* [TEXT EXCERPT]
# Limit linear series for curves of compact type with three irreducible   components

**Authors:** Gabriel Mu\~noz

arXiv: 1704.02543 · 2017-07-13

## TL;DR

This paper investigates the properties of limit linear series on curves of compact type with three components, revealing new conditions for unique extensions and providing a constructive method to find all such extensions.

## Contribution

It introduces a characterization for the uniqueness of exact extensions of refined Eisenbud-Harris limit linear series on three-component curves and develops a constructive approach to find all exact extensions.

## Key findings

- Not all refined limit linear series have unique exact extensions.
- A new condition characterizes when a unique extension exists.
- Every refined limit linear series admits at least one exact extension.

* [DATA LINES]
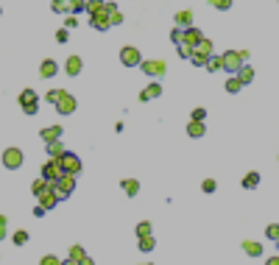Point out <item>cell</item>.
<instances>
[{"mask_svg":"<svg viewBox=\"0 0 279 265\" xmlns=\"http://www.w3.org/2000/svg\"><path fill=\"white\" fill-rule=\"evenodd\" d=\"M20 106L25 115H36V109H39V95L33 92V89H22L20 92Z\"/></svg>","mask_w":279,"mask_h":265,"instance_id":"obj_1","label":"cell"},{"mask_svg":"<svg viewBox=\"0 0 279 265\" xmlns=\"http://www.w3.org/2000/svg\"><path fill=\"white\" fill-rule=\"evenodd\" d=\"M73 190H76V176H62L59 182H53V193L59 196V201L67 199V196H73Z\"/></svg>","mask_w":279,"mask_h":265,"instance_id":"obj_2","label":"cell"},{"mask_svg":"<svg viewBox=\"0 0 279 265\" xmlns=\"http://www.w3.org/2000/svg\"><path fill=\"white\" fill-rule=\"evenodd\" d=\"M140 70H143L145 76H151V78H162L165 76V70H167V65L162 62V59H148V62L140 65Z\"/></svg>","mask_w":279,"mask_h":265,"instance_id":"obj_3","label":"cell"},{"mask_svg":"<svg viewBox=\"0 0 279 265\" xmlns=\"http://www.w3.org/2000/svg\"><path fill=\"white\" fill-rule=\"evenodd\" d=\"M59 165H62V170H65L67 176H76L78 179V173H81V159H78L76 154H70V151L59 159Z\"/></svg>","mask_w":279,"mask_h":265,"instance_id":"obj_4","label":"cell"},{"mask_svg":"<svg viewBox=\"0 0 279 265\" xmlns=\"http://www.w3.org/2000/svg\"><path fill=\"white\" fill-rule=\"evenodd\" d=\"M120 62H123V67H140L143 65V56H140L137 48L126 45V48H120Z\"/></svg>","mask_w":279,"mask_h":265,"instance_id":"obj_5","label":"cell"},{"mask_svg":"<svg viewBox=\"0 0 279 265\" xmlns=\"http://www.w3.org/2000/svg\"><path fill=\"white\" fill-rule=\"evenodd\" d=\"M221 59H223V70H226V73H232V76H237V70L243 67V59H240L237 50H226Z\"/></svg>","mask_w":279,"mask_h":265,"instance_id":"obj_6","label":"cell"},{"mask_svg":"<svg viewBox=\"0 0 279 265\" xmlns=\"http://www.w3.org/2000/svg\"><path fill=\"white\" fill-rule=\"evenodd\" d=\"M3 165L9 167V170L22 167V151L20 148H6V151H3Z\"/></svg>","mask_w":279,"mask_h":265,"instance_id":"obj_7","label":"cell"},{"mask_svg":"<svg viewBox=\"0 0 279 265\" xmlns=\"http://www.w3.org/2000/svg\"><path fill=\"white\" fill-rule=\"evenodd\" d=\"M62 176H65V170H62V165H59V159H50V162H45L42 179H48V182H59Z\"/></svg>","mask_w":279,"mask_h":265,"instance_id":"obj_8","label":"cell"},{"mask_svg":"<svg viewBox=\"0 0 279 265\" xmlns=\"http://www.w3.org/2000/svg\"><path fill=\"white\" fill-rule=\"evenodd\" d=\"M76 98L70 95V92H62V98H59V103H56V112H62V115H73L76 112Z\"/></svg>","mask_w":279,"mask_h":265,"instance_id":"obj_9","label":"cell"},{"mask_svg":"<svg viewBox=\"0 0 279 265\" xmlns=\"http://www.w3.org/2000/svg\"><path fill=\"white\" fill-rule=\"evenodd\" d=\"M39 137L45 140V145H48V143H59V140H62V126H48V129L39 132Z\"/></svg>","mask_w":279,"mask_h":265,"instance_id":"obj_10","label":"cell"},{"mask_svg":"<svg viewBox=\"0 0 279 265\" xmlns=\"http://www.w3.org/2000/svg\"><path fill=\"white\" fill-rule=\"evenodd\" d=\"M89 25H92L95 31H106V28H112L109 14H106V11H100V14H95V17H89Z\"/></svg>","mask_w":279,"mask_h":265,"instance_id":"obj_11","label":"cell"},{"mask_svg":"<svg viewBox=\"0 0 279 265\" xmlns=\"http://www.w3.org/2000/svg\"><path fill=\"white\" fill-rule=\"evenodd\" d=\"M159 95H162V84H159V81H154V84H148V87L143 89V92H140V100H154V98H159Z\"/></svg>","mask_w":279,"mask_h":265,"instance_id":"obj_12","label":"cell"},{"mask_svg":"<svg viewBox=\"0 0 279 265\" xmlns=\"http://www.w3.org/2000/svg\"><path fill=\"white\" fill-rule=\"evenodd\" d=\"M201 39H204V33H201L198 28L193 25V28H187V31H184V39H181V45H187V48H196Z\"/></svg>","mask_w":279,"mask_h":265,"instance_id":"obj_13","label":"cell"},{"mask_svg":"<svg viewBox=\"0 0 279 265\" xmlns=\"http://www.w3.org/2000/svg\"><path fill=\"white\" fill-rule=\"evenodd\" d=\"M193 56L210 59V56H212V39H207V36H204V39H201V42L196 45V48H193Z\"/></svg>","mask_w":279,"mask_h":265,"instance_id":"obj_14","label":"cell"},{"mask_svg":"<svg viewBox=\"0 0 279 265\" xmlns=\"http://www.w3.org/2000/svg\"><path fill=\"white\" fill-rule=\"evenodd\" d=\"M48 190H53V182H48V179H33V184H31V193L33 196H36V199H39V196H42V193H48Z\"/></svg>","mask_w":279,"mask_h":265,"instance_id":"obj_15","label":"cell"},{"mask_svg":"<svg viewBox=\"0 0 279 265\" xmlns=\"http://www.w3.org/2000/svg\"><path fill=\"white\" fill-rule=\"evenodd\" d=\"M56 73H59V65H56L53 59H45L42 65H39V76L42 78H56Z\"/></svg>","mask_w":279,"mask_h":265,"instance_id":"obj_16","label":"cell"},{"mask_svg":"<svg viewBox=\"0 0 279 265\" xmlns=\"http://www.w3.org/2000/svg\"><path fill=\"white\" fill-rule=\"evenodd\" d=\"M173 20H176V28H181V31H187V28H193V11H179L176 17H173Z\"/></svg>","mask_w":279,"mask_h":265,"instance_id":"obj_17","label":"cell"},{"mask_svg":"<svg viewBox=\"0 0 279 265\" xmlns=\"http://www.w3.org/2000/svg\"><path fill=\"white\" fill-rule=\"evenodd\" d=\"M81 67H84V62H81L78 56H70V59H67V65H65V73L76 78L78 73H81Z\"/></svg>","mask_w":279,"mask_h":265,"instance_id":"obj_18","label":"cell"},{"mask_svg":"<svg viewBox=\"0 0 279 265\" xmlns=\"http://www.w3.org/2000/svg\"><path fill=\"white\" fill-rule=\"evenodd\" d=\"M56 201H59V196H56L53 190H48V193H42V196H39V207L48 212V210H53V207H56Z\"/></svg>","mask_w":279,"mask_h":265,"instance_id":"obj_19","label":"cell"},{"mask_svg":"<svg viewBox=\"0 0 279 265\" xmlns=\"http://www.w3.org/2000/svg\"><path fill=\"white\" fill-rule=\"evenodd\" d=\"M120 187H123V193H126L129 199H134V196L140 193V182H137V179H123Z\"/></svg>","mask_w":279,"mask_h":265,"instance_id":"obj_20","label":"cell"},{"mask_svg":"<svg viewBox=\"0 0 279 265\" xmlns=\"http://www.w3.org/2000/svg\"><path fill=\"white\" fill-rule=\"evenodd\" d=\"M45 151H48V156H50V159H62V156L67 154L65 145H62V140H59V143H48V145H45Z\"/></svg>","mask_w":279,"mask_h":265,"instance_id":"obj_21","label":"cell"},{"mask_svg":"<svg viewBox=\"0 0 279 265\" xmlns=\"http://www.w3.org/2000/svg\"><path fill=\"white\" fill-rule=\"evenodd\" d=\"M243 251L248 257H263V243H257V240H243Z\"/></svg>","mask_w":279,"mask_h":265,"instance_id":"obj_22","label":"cell"},{"mask_svg":"<svg viewBox=\"0 0 279 265\" xmlns=\"http://www.w3.org/2000/svg\"><path fill=\"white\" fill-rule=\"evenodd\" d=\"M187 134L198 140V137H204V134H207V126H204V123H198V120H190L187 123Z\"/></svg>","mask_w":279,"mask_h":265,"instance_id":"obj_23","label":"cell"},{"mask_svg":"<svg viewBox=\"0 0 279 265\" xmlns=\"http://www.w3.org/2000/svg\"><path fill=\"white\" fill-rule=\"evenodd\" d=\"M237 78H240V84L246 87V84H251V81H254V70H251L248 65H243L240 70H237Z\"/></svg>","mask_w":279,"mask_h":265,"instance_id":"obj_24","label":"cell"},{"mask_svg":"<svg viewBox=\"0 0 279 265\" xmlns=\"http://www.w3.org/2000/svg\"><path fill=\"white\" fill-rule=\"evenodd\" d=\"M103 6H106L103 0H87V6H84V11H87L89 17H95V14H100V11H103Z\"/></svg>","mask_w":279,"mask_h":265,"instance_id":"obj_25","label":"cell"},{"mask_svg":"<svg viewBox=\"0 0 279 265\" xmlns=\"http://www.w3.org/2000/svg\"><path fill=\"white\" fill-rule=\"evenodd\" d=\"M257 184H260V173H257V170H248V173L243 176V187L246 190H254Z\"/></svg>","mask_w":279,"mask_h":265,"instance_id":"obj_26","label":"cell"},{"mask_svg":"<svg viewBox=\"0 0 279 265\" xmlns=\"http://www.w3.org/2000/svg\"><path fill=\"white\" fill-rule=\"evenodd\" d=\"M134 232H137V237H140V240H143V237H151V223L140 221L137 226H134Z\"/></svg>","mask_w":279,"mask_h":265,"instance_id":"obj_27","label":"cell"},{"mask_svg":"<svg viewBox=\"0 0 279 265\" xmlns=\"http://www.w3.org/2000/svg\"><path fill=\"white\" fill-rule=\"evenodd\" d=\"M70 260H73V263H81V260H87V251H84L81 246H70Z\"/></svg>","mask_w":279,"mask_h":265,"instance_id":"obj_28","label":"cell"},{"mask_svg":"<svg viewBox=\"0 0 279 265\" xmlns=\"http://www.w3.org/2000/svg\"><path fill=\"white\" fill-rule=\"evenodd\" d=\"M11 243H14V246H25V243H28V232H25V229H17V232L11 234Z\"/></svg>","mask_w":279,"mask_h":265,"instance_id":"obj_29","label":"cell"},{"mask_svg":"<svg viewBox=\"0 0 279 265\" xmlns=\"http://www.w3.org/2000/svg\"><path fill=\"white\" fill-rule=\"evenodd\" d=\"M207 70H210V73H218V70H223V59H221V56H210Z\"/></svg>","mask_w":279,"mask_h":265,"instance_id":"obj_30","label":"cell"},{"mask_svg":"<svg viewBox=\"0 0 279 265\" xmlns=\"http://www.w3.org/2000/svg\"><path fill=\"white\" fill-rule=\"evenodd\" d=\"M240 89H243V84H240V78L237 76H229V81H226V92H240Z\"/></svg>","mask_w":279,"mask_h":265,"instance_id":"obj_31","label":"cell"},{"mask_svg":"<svg viewBox=\"0 0 279 265\" xmlns=\"http://www.w3.org/2000/svg\"><path fill=\"white\" fill-rule=\"evenodd\" d=\"M50 6H53L56 14H70V3H67V0H53Z\"/></svg>","mask_w":279,"mask_h":265,"instance_id":"obj_32","label":"cell"},{"mask_svg":"<svg viewBox=\"0 0 279 265\" xmlns=\"http://www.w3.org/2000/svg\"><path fill=\"white\" fill-rule=\"evenodd\" d=\"M265 237H268V240H274V243H279V223H271V226H268Z\"/></svg>","mask_w":279,"mask_h":265,"instance_id":"obj_33","label":"cell"},{"mask_svg":"<svg viewBox=\"0 0 279 265\" xmlns=\"http://www.w3.org/2000/svg\"><path fill=\"white\" fill-rule=\"evenodd\" d=\"M210 6L218 11H229L232 9V0H210Z\"/></svg>","mask_w":279,"mask_h":265,"instance_id":"obj_34","label":"cell"},{"mask_svg":"<svg viewBox=\"0 0 279 265\" xmlns=\"http://www.w3.org/2000/svg\"><path fill=\"white\" fill-rule=\"evenodd\" d=\"M62 92H65V89H48V95H45V100H48V103H59V98H62Z\"/></svg>","mask_w":279,"mask_h":265,"instance_id":"obj_35","label":"cell"},{"mask_svg":"<svg viewBox=\"0 0 279 265\" xmlns=\"http://www.w3.org/2000/svg\"><path fill=\"white\" fill-rule=\"evenodd\" d=\"M137 246H140V251H154V237H143V240H140V243H137Z\"/></svg>","mask_w":279,"mask_h":265,"instance_id":"obj_36","label":"cell"},{"mask_svg":"<svg viewBox=\"0 0 279 265\" xmlns=\"http://www.w3.org/2000/svg\"><path fill=\"white\" fill-rule=\"evenodd\" d=\"M201 190H204V193H215V190H218L215 179H204V182H201Z\"/></svg>","mask_w":279,"mask_h":265,"instance_id":"obj_37","label":"cell"},{"mask_svg":"<svg viewBox=\"0 0 279 265\" xmlns=\"http://www.w3.org/2000/svg\"><path fill=\"white\" fill-rule=\"evenodd\" d=\"M39 265H62V260H59L56 254H45L42 260H39Z\"/></svg>","mask_w":279,"mask_h":265,"instance_id":"obj_38","label":"cell"},{"mask_svg":"<svg viewBox=\"0 0 279 265\" xmlns=\"http://www.w3.org/2000/svg\"><path fill=\"white\" fill-rule=\"evenodd\" d=\"M181 39H184V31H181V28H173V31H170V42L181 45Z\"/></svg>","mask_w":279,"mask_h":265,"instance_id":"obj_39","label":"cell"},{"mask_svg":"<svg viewBox=\"0 0 279 265\" xmlns=\"http://www.w3.org/2000/svg\"><path fill=\"white\" fill-rule=\"evenodd\" d=\"M109 22H112V25H120V22H123V14H120V9H117V11H112V14H109Z\"/></svg>","mask_w":279,"mask_h":265,"instance_id":"obj_40","label":"cell"},{"mask_svg":"<svg viewBox=\"0 0 279 265\" xmlns=\"http://www.w3.org/2000/svg\"><path fill=\"white\" fill-rule=\"evenodd\" d=\"M179 56H181V59H190V56H193V48H187V45H179Z\"/></svg>","mask_w":279,"mask_h":265,"instance_id":"obj_41","label":"cell"},{"mask_svg":"<svg viewBox=\"0 0 279 265\" xmlns=\"http://www.w3.org/2000/svg\"><path fill=\"white\" fill-rule=\"evenodd\" d=\"M190 62H193L196 67H207V62H210V59H201V56H190Z\"/></svg>","mask_w":279,"mask_h":265,"instance_id":"obj_42","label":"cell"},{"mask_svg":"<svg viewBox=\"0 0 279 265\" xmlns=\"http://www.w3.org/2000/svg\"><path fill=\"white\" fill-rule=\"evenodd\" d=\"M76 25H78V20H76V17H67V20H65V28H67V31H73Z\"/></svg>","mask_w":279,"mask_h":265,"instance_id":"obj_43","label":"cell"},{"mask_svg":"<svg viewBox=\"0 0 279 265\" xmlns=\"http://www.w3.org/2000/svg\"><path fill=\"white\" fill-rule=\"evenodd\" d=\"M204 117H207V112H204V109H196V112H193V120L204 123Z\"/></svg>","mask_w":279,"mask_h":265,"instance_id":"obj_44","label":"cell"},{"mask_svg":"<svg viewBox=\"0 0 279 265\" xmlns=\"http://www.w3.org/2000/svg\"><path fill=\"white\" fill-rule=\"evenodd\" d=\"M56 42H67V28H62V31H56Z\"/></svg>","mask_w":279,"mask_h":265,"instance_id":"obj_45","label":"cell"},{"mask_svg":"<svg viewBox=\"0 0 279 265\" xmlns=\"http://www.w3.org/2000/svg\"><path fill=\"white\" fill-rule=\"evenodd\" d=\"M265 265H279V254H277V257H268Z\"/></svg>","mask_w":279,"mask_h":265,"instance_id":"obj_46","label":"cell"},{"mask_svg":"<svg viewBox=\"0 0 279 265\" xmlns=\"http://www.w3.org/2000/svg\"><path fill=\"white\" fill-rule=\"evenodd\" d=\"M6 223H9V218H6V215H0V226H3V229H6Z\"/></svg>","mask_w":279,"mask_h":265,"instance_id":"obj_47","label":"cell"},{"mask_svg":"<svg viewBox=\"0 0 279 265\" xmlns=\"http://www.w3.org/2000/svg\"><path fill=\"white\" fill-rule=\"evenodd\" d=\"M78 265H95V263H92V260H89V257H87V260H81V263H78Z\"/></svg>","mask_w":279,"mask_h":265,"instance_id":"obj_48","label":"cell"},{"mask_svg":"<svg viewBox=\"0 0 279 265\" xmlns=\"http://www.w3.org/2000/svg\"><path fill=\"white\" fill-rule=\"evenodd\" d=\"M0 240H6V229L3 226H0Z\"/></svg>","mask_w":279,"mask_h":265,"instance_id":"obj_49","label":"cell"},{"mask_svg":"<svg viewBox=\"0 0 279 265\" xmlns=\"http://www.w3.org/2000/svg\"><path fill=\"white\" fill-rule=\"evenodd\" d=\"M62 265H78V263H73V260H67V263H62Z\"/></svg>","mask_w":279,"mask_h":265,"instance_id":"obj_50","label":"cell"},{"mask_svg":"<svg viewBox=\"0 0 279 265\" xmlns=\"http://www.w3.org/2000/svg\"><path fill=\"white\" fill-rule=\"evenodd\" d=\"M145 265H151V263H145Z\"/></svg>","mask_w":279,"mask_h":265,"instance_id":"obj_51","label":"cell"},{"mask_svg":"<svg viewBox=\"0 0 279 265\" xmlns=\"http://www.w3.org/2000/svg\"><path fill=\"white\" fill-rule=\"evenodd\" d=\"M0 11H3V9H0Z\"/></svg>","mask_w":279,"mask_h":265,"instance_id":"obj_52","label":"cell"},{"mask_svg":"<svg viewBox=\"0 0 279 265\" xmlns=\"http://www.w3.org/2000/svg\"><path fill=\"white\" fill-rule=\"evenodd\" d=\"M277 246H279V243H277Z\"/></svg>","mask_w":279,"mask_h":265,"instance_id":"obj_53","label":"cell"}]
</instances>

* [ACTIONS TO TAKE]
• a. Reproduce the passage of the limit linear series summary starting at "This paper investigates" and ending at "all exact extensions.".
• b. Carry on the summary of the paper on limit linear series from where it stops.

* [THE RESULTS]
• a.
This paper investigates the properties of limit linear series on curves of compact type with three components, revealing new conditions for unique extensions and providing a constructive method to find all such extensions.

## Contribution

It introduces a characterization for the uniqueness of exact extensions of refined Eisenbud-Harris limit linear series on three-component curves and develops a constructive approach to find all exact extensions.

• b.
## Abstract

Our aim in this work is to study exact Osserman limit linear series on curves of compact type $X$ with three irreducible components. This case is quite different from the case of two irreducible components studied by Osserman. For instance, for curves of compact type with two irreducible components, every refined Eisenbud-Harris limit linear series has a unique exact extension. But, for the case of three irreducible components, this property is no longer true. We find a condition characterizing when a given refined Eisenbud-Harris limit linear series has a unique exact extension. To do this, it is necessary to understand how to construct exact extensions. We find a constructive method, which describes how to construct all exact extensions of refined limit linear series. By our method, we get that every refined limit linear series has at least one exact extension.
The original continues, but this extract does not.